= Their Highest Potential: An African American School Community in the Segregated South =

1996 book by Vanessa Siddle Walker

Their Highest Potential: An African American School Community in the Segregated South is a 1996 non-fiction book about Caswell County Training School in Yanceyville, North Carolina by Vanessa Siddle Walker, published by the University of North Carolina Press. It was written by a former student of the training school and daughter of one of the teachers. Despite the school's poor resources, Walker argued that positive influences happened in the segregated school. Her research came from 100 open-ended interviews with former students, teachers, and parents associated with the school.

==Content==
Caswell County Training School (CCTS) was an all-Black high school located in Yanceyville, North Carolina, during the years 1934 to 1969. As a former student and the daughter of one of the school's long-serving teachers, Walker approached her research as an endeavor in "historical ethnography", which emphasizes the group's culture and perspectives. While she incorporated some archival materials and other documentation, her primary insights came from a comprehensive series of 100 open-ended interviews with former students, teachers, and parents associated with the school, conducted over six years. Through thematic analysis of these interviews, she identified key themes or "threads" that weaved together her narrative.
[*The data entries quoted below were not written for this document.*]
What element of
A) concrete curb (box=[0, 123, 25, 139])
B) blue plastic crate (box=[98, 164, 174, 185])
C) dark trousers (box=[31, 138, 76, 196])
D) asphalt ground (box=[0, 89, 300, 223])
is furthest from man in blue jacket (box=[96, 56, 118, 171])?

The first three chapters of the book explore the connection between the school and the Black community, highlighting the importance of parents as supporters and advocates for the school. Chapters 4–6 make a case for a unique "school ethic" at CCTS, which reflects an educational approach grounded in a collective dedication to students by both the principal and teachers. Walker stated, "Although Black schools were indeed commonly lacking in facilities and funding, some evidence suggests that the environment of the segregated school had affective traits, institutional policies, and community support that helped Black children learn in spite of the neglect their schools received from White school boards."

==Reception==
Clarence L. Mohr of The American Journal of Education said, "Whatever her intention, Walker has written a book that is likely to be welcomed by Black and other minority educators and elected officials who favor the creation of racially monolithic learning environments." Michael Fultz, writing for History of Education Quarterly wrote, "Walker has crafted an interesting argument: namely, that 'to remember segregated schools largely by recalling only their poor resources presents a historically inaccurate picture.'" Eric R. Jackson of Educational Studies said that despite the book's strengths, it has multiple weaknesses such as the "lack of definitions for many qualitive terms" and "the lack of quantitative evidence used to assess the accomplishments and achievements of the students that attended the school".